"Tee-hee!"

"Believe me, Bettina, those are some goo-goos!"

"I'd be pleased to have you—come—to—"

"I told the little wifey last night, 'Angel Face, I've found a pair of goo-goos that are a close runner-up to yours.'"

Miss Schump turned to her first customer of the day, the flush receding as suddenly as it had come to scorch.

"Copper toes for the little boy?
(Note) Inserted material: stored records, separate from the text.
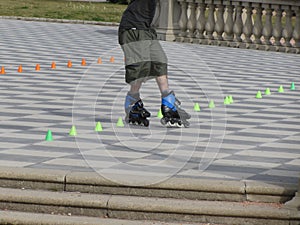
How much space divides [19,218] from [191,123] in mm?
4102

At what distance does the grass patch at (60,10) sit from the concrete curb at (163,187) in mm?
24401

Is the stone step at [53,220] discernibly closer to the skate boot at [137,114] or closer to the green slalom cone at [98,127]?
the green slalom cone at [98,127]

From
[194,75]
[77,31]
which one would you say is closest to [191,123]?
[194,75]

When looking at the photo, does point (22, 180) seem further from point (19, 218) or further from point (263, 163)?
point (263, 163)

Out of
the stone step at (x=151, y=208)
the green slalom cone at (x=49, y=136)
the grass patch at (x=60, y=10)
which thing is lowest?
the grass patch at (x=60, y=10)

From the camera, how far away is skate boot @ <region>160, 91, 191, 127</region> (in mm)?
11016

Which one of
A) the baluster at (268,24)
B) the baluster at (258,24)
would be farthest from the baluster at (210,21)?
the baluster at (268,24)

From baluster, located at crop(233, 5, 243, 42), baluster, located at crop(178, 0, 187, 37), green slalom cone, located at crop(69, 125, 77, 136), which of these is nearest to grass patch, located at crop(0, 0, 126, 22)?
baluster, located at crop(178, 0, 187, 37)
Just be seated, please."

Thus did the odor of romance lay for the merest moment upon the stale air of Miss Schump's routine.

Evenings, in the high-ceilinged, long-windowed, and inside-shuttered little flat in very West Thirteenth Street, tucked up in the top story of one of a row of made-over-into-apartments residences that boasted each a little frill of iron balcony and railed-in patch of front lawn, they would sit beside an oil-lamp with a flowered china shade, Mrs. Schump, gnarled of limb and knotted of joint, ever busy, except on the most excruciatingly rheumatic of her days, at a needlework so cruel, so fine that for fifteen years of her widowhood it had found instant market at a philanthropic Woman's Exchange.

Very often Miss Cora Kinealy, also of the children's shoes, would rock away an evening in that halo of lamplight, her hair illuminated to copper and her hands shuttling in and out at the business of knitting. There were frank personal discussions, no wider in diameter than the little circle of light itself.

MISS KINEALY (slumped in her chair so that her knee rose higher than her waist-line): I always say of Stella, she's one nut too hard for me to crack, and I've cracked a good many in my life. Why that girl 'ain't got beaus galore—well, I give up!